Giving life force to save fellow servicemembers
Claudia Gonzalez, phlebotomist AKA “Vampire,” Armed Services Blood Bank Center, prepares blood donors like Sgt. Nathan McGuire, 529th Regimental Supply Company, (foreground), by attaching a needle into their arm and getting the blood gathering bags ready for use.

The Armed Services Blood Program came to Joint Base Myer-Henderson Hall June 24 to collect the life force of anyone willing to give it up. Staff Sgt. Rodolfo Rojas, 529th Reg. Support Company, took the lead on bringing the blood drive to JBM-HH.

RSC hosted the blood drive because there hasn't been one on base in over a year, said Rojas. The company is hoping to make blood drives a more regular thing on base, maybe every three months.

“I think it's a good idea to help out our Soldiers overseas,” said Spc. Cameron Marcy, 529th RSC.

One hundred percent of the blood donations ASBP collects go to servicemembers and their Family members.

“I have a lot of friends overseas; I hope they don't have to use it but I'm glad if they do; they get to use mine,” said Spc. Ian Tracey 529th RSC.

“It worked out really well. it was quick and fast and they got everyone through as quick as possible.”

The process can take up to seven days to get blood to a final station, explained Lt. Lenae Pencenka, division officer for Armed Services Blood Bank Center, National Capital Area. Collecting blood is considered day zero; day one begins at 1 a.m. and that consists of the testing stage. Days two and three are for manufacturing and processing the blood as well as performing a thorough quality control review of paperwork.

By day four, the blood is ready for shipment. Depending on the flight schedule, the blood will arrive at its final destination somewhere between days five and seven. If the blood is staying in the area, it will be at its final medical facility day four or five.

“Within a week of collection, all of this blood has found a home,” said Pencenka. “Some has even found its way into our Soldiers, Sailors, Airmen and Marines.”

Pencenka also said that each unit can help two people, because the organization gets a whole blood and frozen plasma unit out of each donation. If the product goes to newborn babies, it can be spread out to even more people.

ASBP collects about 6,000 units annually and hope to get at least twice that amount once Walter Reed and Bethesda Medical Hospitals integrate. ASBP is where the military gets its blood for servicemembers and Family members that are in need of transfusions.

To find a blood mobile near you or to find out how to donate with them, go to their website, www.militaryblood.dod.mil.

“It's always good to give blood, give back to Soldiers and Family members that need it. [It is a] good thing to do for the community,” said Capt. Dustin Dumbravo, 529th RSC.

*Data extracts:*
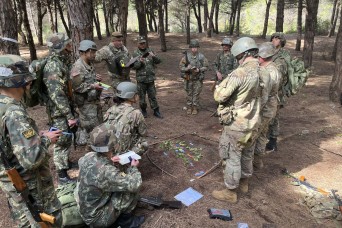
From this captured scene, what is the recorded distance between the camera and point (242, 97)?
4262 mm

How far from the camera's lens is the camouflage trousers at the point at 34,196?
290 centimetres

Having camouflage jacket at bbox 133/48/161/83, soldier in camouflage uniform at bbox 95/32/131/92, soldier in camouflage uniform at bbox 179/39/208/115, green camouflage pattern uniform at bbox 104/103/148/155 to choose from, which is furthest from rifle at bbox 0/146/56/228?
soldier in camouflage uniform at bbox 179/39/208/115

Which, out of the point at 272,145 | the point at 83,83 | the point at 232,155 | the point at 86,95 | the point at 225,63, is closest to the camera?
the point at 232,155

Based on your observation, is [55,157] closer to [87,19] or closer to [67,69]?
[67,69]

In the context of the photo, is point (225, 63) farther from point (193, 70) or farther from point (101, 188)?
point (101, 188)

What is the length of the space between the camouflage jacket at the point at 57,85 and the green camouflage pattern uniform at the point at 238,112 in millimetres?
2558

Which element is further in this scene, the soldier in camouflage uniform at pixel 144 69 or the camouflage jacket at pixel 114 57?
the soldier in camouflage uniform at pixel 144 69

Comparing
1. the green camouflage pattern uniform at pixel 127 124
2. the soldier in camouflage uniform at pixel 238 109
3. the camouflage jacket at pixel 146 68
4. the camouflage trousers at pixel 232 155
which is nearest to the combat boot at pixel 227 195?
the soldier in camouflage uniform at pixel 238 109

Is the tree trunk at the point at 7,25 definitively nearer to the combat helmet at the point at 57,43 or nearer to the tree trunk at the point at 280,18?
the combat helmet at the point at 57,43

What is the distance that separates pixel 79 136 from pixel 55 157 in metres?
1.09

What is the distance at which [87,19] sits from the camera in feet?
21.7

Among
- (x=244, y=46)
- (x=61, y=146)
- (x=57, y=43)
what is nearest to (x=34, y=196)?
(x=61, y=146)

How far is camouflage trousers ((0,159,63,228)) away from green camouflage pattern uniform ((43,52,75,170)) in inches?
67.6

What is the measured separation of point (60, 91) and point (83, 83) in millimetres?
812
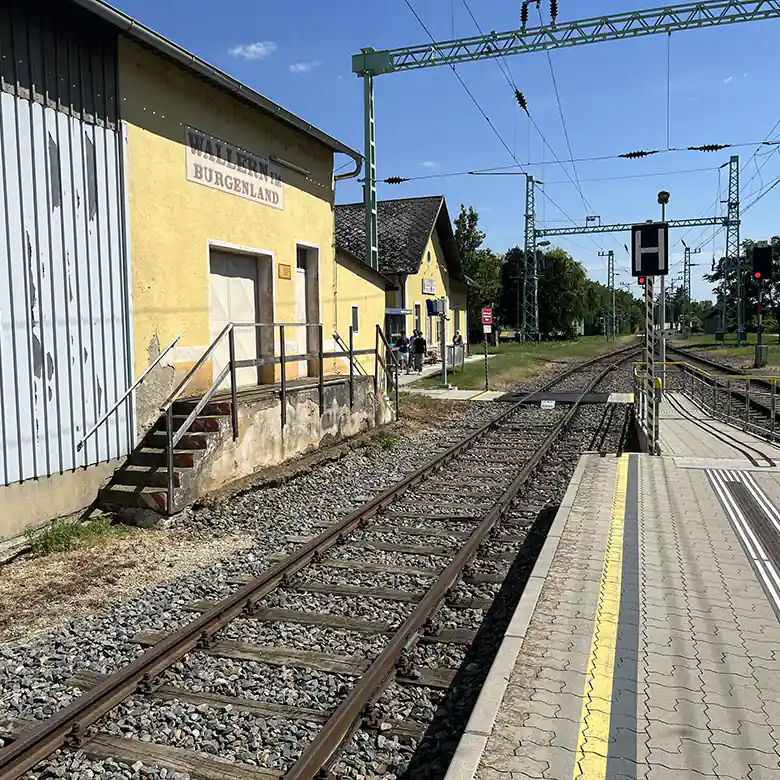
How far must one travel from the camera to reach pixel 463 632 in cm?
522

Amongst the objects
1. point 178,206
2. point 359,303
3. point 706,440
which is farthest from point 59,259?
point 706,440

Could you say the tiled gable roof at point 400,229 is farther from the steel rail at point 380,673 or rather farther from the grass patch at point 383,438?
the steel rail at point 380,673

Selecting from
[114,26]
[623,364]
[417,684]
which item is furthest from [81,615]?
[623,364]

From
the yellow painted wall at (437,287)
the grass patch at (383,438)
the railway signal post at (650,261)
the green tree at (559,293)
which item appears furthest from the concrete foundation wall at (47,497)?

*Problem 1:*
Answer these questions from the blood drive article:
(a) On what date did the Armed Services Blood Program come to Joint Base Myer-Henderson Hall?
(b) What does day one of the process consist of?
(c) About how many units does ASBP collect each year?
*Problem 2:* Write out the part of the blood drive article starting with "Giving life force" and going on through "Marcy, 529th RSC.".
*Problem 3:*
Decide whether each statement agrees with the blood drive article, answering yes or no and quoting the words that settle it:
(a) Before this drive, the base had gone more than a year without a blood drive.
(b) Half of the blood donations ASBP collects go to servicemembers and their Family members.
(c) Blood that stays in the area reaches its final medical facility by day two.

*Answer area 1:*
(a) June 24
(b) The testing stage
(c) About 6,000 units

*Answer area 2:*
Giving life force to save fellow servicemembers
Claudia Gonzalez, phlebotomist AKA “Vampire,” Armed Services Blood Bank Center, prepares blood donors like Sgt. Nathan McGuire, 529th Regimental Supply Company, (foreground), by attaching a needle into their arm and getting the blood gathering bags ready for use.

The Armed Services Blood Program came to Joint Base Myer-Henderson Hall June 24 to collect the life force of anyone willing to give it up. Staff Sgt. Rodolfo Rojas, 529th Reg. Support Company, took the lead on bringing the blood drive to JBM-HH.

RSC hosted the blood drive because there hasn't been one on base in over a year, said Rojas. The company is hoping to make blood drives a more regular thing on base, maybe every three months.

“I think it's a good idea to help out our Soldiers overseas,” said Spc. Cameron Marcy, 529th RSC.

*Answer area 3:*
(a) Yes: "there hasn't been one on base in over a year"
(b) No: "One hundred percent of the blood donations ASBP collects go to servicemembers and their Family members."
(c) No: "If the blood is staying in the area, it will be at its final medical facility day four or five."